After delivering one of the largest implementations of data loss monitoring technology at a tier 1 retail and commercial bank, Sean has a comprehensive understanding of the challenges relating to securing sensitive unstructured data within complex environments. With significant experience of designing, building and leading many subsequent large scale data security programmes Sean's experience puts him at the forefront of security specialists with a deep knowledge in this area.
He is speaking at Subcon on 15 September in the Manufacturing Management Theatre. Subcon, Manufacturing Management Show and The Engineer Expo will take place in-person at Birmingham’s NEC from 14-16 September and are free to attend by registering at www.subconshow.co.uk.
What are the big issues facing the UK manufacturing sector at the moment, and why are they causing such headaches?
Supply chain cyber risk has significantly increased with several high-profile cyber attacks hitting the media over the past few months. The global pandemic has really brought the fragility of our supply chains into focus, and whilst this has been compounded by other issues such as Brexit and a shortage of raw materials, it has also been seen by cyber criminals as a good opportunity to target weak links in supply chains. This comes at a time when they are already stretched to cause maximum impact and thereby increase the likelihood of payment on ransomware.
The pandemic has pushed the issue of cyber security up the agenda. How does cyber security impact manufacturing?

__MATERIAL SHOWN__:
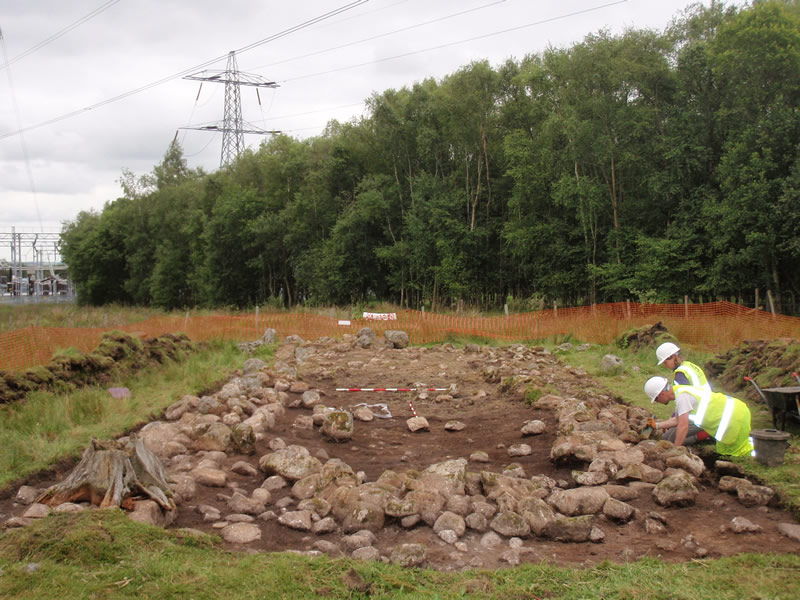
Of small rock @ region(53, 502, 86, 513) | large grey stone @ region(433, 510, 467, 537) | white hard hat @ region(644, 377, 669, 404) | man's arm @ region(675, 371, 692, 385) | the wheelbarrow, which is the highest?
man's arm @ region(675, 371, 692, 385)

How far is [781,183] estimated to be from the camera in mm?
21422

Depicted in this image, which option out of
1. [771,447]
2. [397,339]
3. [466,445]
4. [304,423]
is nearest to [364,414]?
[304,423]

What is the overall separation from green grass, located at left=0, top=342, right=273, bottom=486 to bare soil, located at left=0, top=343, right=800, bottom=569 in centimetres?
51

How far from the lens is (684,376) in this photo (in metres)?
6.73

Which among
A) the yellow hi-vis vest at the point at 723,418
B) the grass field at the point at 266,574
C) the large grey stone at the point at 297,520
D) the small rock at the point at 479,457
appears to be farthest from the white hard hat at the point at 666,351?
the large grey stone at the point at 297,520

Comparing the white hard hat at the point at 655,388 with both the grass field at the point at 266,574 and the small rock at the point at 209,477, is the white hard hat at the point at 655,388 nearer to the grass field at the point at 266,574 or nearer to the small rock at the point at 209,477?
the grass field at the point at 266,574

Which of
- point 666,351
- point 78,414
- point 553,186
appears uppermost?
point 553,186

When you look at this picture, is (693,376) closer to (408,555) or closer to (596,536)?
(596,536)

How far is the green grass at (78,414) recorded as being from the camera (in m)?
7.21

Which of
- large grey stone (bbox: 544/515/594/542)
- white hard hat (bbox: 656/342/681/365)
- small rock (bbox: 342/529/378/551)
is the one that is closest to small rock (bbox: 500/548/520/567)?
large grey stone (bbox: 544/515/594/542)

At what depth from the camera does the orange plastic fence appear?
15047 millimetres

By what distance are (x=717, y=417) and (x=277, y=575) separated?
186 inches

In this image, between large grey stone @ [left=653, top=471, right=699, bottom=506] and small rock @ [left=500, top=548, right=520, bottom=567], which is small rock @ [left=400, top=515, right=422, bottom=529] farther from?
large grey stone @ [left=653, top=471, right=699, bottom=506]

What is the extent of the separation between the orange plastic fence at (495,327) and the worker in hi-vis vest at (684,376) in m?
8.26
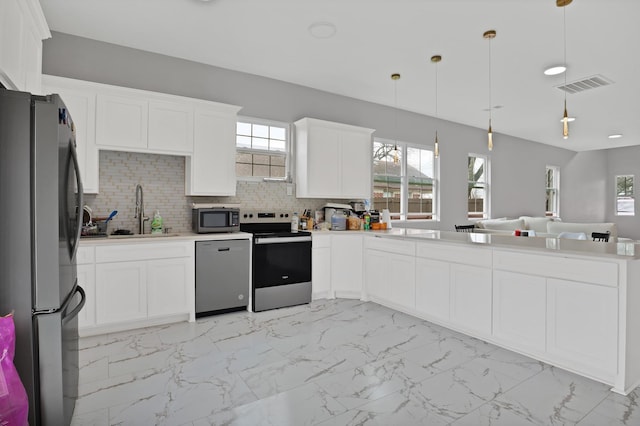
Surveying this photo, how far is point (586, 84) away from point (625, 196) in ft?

...

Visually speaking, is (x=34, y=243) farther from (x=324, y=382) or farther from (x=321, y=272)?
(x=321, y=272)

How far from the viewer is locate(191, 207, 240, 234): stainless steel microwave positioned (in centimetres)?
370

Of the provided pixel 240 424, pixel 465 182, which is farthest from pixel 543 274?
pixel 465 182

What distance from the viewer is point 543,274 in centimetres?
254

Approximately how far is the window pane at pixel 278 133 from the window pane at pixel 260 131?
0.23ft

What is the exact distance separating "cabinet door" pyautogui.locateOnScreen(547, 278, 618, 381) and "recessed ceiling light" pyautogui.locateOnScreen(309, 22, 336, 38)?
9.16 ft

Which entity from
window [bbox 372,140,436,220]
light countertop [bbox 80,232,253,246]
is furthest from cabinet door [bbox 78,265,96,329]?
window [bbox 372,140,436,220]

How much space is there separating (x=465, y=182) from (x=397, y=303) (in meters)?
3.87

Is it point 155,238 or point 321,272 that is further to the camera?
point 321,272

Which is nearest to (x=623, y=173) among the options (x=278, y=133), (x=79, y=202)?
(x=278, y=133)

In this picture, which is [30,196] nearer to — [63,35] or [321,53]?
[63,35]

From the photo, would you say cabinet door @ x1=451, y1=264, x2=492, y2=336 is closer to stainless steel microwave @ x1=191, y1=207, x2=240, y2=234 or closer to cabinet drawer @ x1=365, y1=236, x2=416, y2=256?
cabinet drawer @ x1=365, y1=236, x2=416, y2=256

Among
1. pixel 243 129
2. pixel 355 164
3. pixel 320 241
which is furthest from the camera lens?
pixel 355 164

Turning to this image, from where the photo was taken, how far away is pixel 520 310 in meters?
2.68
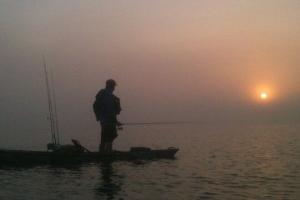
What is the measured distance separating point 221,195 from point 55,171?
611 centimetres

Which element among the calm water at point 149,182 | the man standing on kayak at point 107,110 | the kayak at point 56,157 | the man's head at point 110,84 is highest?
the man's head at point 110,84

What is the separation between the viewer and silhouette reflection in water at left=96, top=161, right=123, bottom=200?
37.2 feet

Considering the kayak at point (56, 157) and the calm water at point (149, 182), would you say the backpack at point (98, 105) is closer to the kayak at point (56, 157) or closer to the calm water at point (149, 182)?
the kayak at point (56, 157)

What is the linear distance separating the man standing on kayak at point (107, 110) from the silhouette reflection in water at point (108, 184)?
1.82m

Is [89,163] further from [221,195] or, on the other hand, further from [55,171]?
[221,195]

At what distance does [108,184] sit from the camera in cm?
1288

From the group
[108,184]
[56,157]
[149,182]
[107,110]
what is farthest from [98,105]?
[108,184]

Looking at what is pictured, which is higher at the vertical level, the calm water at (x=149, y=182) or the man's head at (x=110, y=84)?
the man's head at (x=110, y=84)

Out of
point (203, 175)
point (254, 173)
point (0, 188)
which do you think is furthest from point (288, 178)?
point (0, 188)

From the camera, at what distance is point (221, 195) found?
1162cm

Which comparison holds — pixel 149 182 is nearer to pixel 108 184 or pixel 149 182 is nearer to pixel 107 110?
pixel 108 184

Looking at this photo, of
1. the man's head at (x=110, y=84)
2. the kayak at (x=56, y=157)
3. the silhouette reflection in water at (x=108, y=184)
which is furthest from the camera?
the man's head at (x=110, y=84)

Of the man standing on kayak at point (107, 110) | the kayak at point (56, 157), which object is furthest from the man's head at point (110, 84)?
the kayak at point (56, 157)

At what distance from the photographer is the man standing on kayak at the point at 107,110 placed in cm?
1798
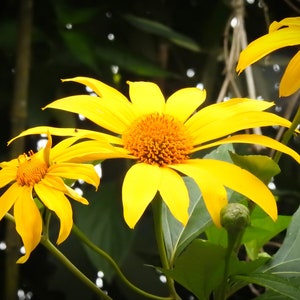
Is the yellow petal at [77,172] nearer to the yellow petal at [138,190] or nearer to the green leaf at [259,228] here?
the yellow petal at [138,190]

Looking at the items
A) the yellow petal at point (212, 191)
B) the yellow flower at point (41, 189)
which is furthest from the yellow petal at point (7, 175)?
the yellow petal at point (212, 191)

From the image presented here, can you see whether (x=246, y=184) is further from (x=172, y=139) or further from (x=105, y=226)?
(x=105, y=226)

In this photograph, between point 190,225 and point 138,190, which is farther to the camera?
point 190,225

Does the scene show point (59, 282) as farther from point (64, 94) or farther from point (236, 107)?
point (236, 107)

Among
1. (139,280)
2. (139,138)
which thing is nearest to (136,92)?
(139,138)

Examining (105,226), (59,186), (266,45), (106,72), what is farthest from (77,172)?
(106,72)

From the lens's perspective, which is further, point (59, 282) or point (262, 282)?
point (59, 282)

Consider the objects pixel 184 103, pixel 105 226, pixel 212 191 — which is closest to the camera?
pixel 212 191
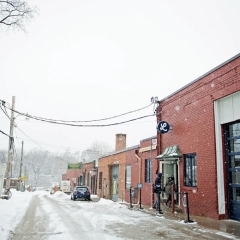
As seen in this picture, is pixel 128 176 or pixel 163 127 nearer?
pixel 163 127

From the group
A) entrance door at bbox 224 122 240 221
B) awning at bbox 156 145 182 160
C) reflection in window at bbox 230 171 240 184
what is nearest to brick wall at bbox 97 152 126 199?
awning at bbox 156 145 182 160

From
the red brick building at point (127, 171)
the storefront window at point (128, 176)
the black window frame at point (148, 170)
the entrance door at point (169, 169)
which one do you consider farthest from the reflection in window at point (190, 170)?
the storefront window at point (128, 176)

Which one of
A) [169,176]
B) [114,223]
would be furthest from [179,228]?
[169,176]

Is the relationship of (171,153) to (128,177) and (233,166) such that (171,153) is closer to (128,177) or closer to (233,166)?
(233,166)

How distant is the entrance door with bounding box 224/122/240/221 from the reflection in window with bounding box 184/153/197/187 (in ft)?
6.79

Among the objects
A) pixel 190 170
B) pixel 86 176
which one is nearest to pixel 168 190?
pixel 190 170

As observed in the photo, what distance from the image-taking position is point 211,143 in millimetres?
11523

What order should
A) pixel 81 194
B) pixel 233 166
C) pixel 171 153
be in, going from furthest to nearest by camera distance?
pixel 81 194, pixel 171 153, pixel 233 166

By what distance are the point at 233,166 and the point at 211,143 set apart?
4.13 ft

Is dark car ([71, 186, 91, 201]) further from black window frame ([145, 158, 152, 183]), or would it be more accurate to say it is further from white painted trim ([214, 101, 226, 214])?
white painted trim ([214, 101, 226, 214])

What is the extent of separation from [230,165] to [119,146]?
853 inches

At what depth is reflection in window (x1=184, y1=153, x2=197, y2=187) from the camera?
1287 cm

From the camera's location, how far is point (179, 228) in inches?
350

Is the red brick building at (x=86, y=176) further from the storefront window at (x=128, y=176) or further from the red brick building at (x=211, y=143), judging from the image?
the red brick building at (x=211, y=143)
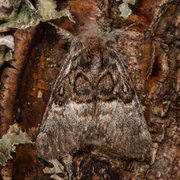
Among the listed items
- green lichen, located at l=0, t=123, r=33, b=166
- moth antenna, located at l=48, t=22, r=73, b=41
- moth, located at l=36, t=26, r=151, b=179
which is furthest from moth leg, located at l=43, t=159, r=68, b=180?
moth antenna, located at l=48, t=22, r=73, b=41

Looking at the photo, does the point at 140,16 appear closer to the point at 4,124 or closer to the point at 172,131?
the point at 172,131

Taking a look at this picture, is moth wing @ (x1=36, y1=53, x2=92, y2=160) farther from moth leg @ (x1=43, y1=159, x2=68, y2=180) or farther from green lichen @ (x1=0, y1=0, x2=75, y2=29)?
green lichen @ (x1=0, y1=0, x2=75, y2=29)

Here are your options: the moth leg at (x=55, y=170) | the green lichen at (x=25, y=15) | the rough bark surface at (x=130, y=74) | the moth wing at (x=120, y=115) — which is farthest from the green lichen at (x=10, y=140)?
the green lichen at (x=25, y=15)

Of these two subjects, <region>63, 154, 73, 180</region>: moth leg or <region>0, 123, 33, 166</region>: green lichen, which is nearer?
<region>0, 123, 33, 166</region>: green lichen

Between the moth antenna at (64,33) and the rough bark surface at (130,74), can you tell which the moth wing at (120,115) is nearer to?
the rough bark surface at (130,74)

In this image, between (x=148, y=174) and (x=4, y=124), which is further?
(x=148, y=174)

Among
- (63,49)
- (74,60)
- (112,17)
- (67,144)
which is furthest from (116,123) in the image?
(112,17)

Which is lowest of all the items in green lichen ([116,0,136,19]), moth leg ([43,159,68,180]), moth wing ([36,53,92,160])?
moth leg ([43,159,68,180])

* * *

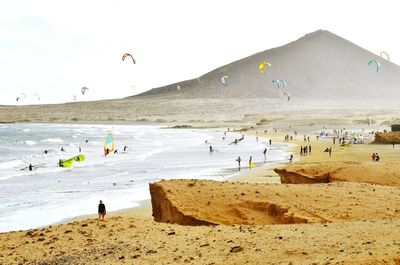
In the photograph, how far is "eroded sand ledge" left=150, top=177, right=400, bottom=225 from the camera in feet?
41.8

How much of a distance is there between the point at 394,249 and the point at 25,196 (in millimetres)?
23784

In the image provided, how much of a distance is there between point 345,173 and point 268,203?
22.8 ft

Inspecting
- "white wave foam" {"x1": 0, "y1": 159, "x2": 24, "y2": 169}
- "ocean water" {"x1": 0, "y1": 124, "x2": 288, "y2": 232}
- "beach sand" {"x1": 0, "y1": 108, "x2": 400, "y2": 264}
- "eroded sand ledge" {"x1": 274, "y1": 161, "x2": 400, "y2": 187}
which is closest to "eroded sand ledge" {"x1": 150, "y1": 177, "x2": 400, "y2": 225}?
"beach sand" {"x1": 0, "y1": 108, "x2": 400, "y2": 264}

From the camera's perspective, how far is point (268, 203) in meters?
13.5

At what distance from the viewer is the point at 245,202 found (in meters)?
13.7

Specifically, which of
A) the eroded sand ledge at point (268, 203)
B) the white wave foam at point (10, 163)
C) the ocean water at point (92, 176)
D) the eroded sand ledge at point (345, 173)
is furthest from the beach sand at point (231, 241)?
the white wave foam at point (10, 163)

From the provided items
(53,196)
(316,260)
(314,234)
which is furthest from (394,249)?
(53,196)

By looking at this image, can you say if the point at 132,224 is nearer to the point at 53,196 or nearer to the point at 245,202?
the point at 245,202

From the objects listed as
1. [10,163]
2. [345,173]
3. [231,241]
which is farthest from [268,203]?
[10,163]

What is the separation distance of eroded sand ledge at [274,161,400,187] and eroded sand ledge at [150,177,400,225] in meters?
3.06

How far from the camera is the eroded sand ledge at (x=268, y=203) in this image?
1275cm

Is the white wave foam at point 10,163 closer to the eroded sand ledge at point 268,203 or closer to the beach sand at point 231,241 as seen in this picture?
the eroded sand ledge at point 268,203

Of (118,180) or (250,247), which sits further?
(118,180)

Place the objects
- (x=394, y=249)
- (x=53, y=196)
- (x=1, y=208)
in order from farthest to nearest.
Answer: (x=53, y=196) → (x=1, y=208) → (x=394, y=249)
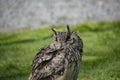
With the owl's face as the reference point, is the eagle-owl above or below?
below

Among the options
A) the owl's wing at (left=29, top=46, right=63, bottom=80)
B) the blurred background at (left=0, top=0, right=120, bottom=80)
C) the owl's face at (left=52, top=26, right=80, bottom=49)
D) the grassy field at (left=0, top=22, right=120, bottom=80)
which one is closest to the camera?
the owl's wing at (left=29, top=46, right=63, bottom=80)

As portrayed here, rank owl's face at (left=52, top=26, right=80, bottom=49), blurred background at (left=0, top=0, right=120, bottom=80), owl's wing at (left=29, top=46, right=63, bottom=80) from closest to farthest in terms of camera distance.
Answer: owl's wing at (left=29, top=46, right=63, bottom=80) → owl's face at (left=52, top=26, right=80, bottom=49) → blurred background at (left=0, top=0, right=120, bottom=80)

__ABOUT THIS TASK__: Set down, word for word, the part of the text on cyber security in manufacturing starting with "After delivering one" and going on through "registering at www.subconshow.co.uk.".

__RESULT FOR THIS EXERCISE__:
After delivering one of the largest implementations of data loss monitoring technology at a tier 1 retail and commercial bank, Sean has a comprehensive understanding of the challenges relating to securing sensitive unstructured data within complex environments. With significant experience of designing, building and leading many subsequent large scale data security programmes Sean's experience puts him at the forefront of security specialists with a deep knowledge in this area.
He is speaking at Subcon on 15 September in the Manufacturing Management Theatre. Subcon, Manufacturing Management Show and The Engineer Expo will take place in-person at Birmingham’s NEC from 14-16 September and are free to attend by registering at www.subconshow.co.uk.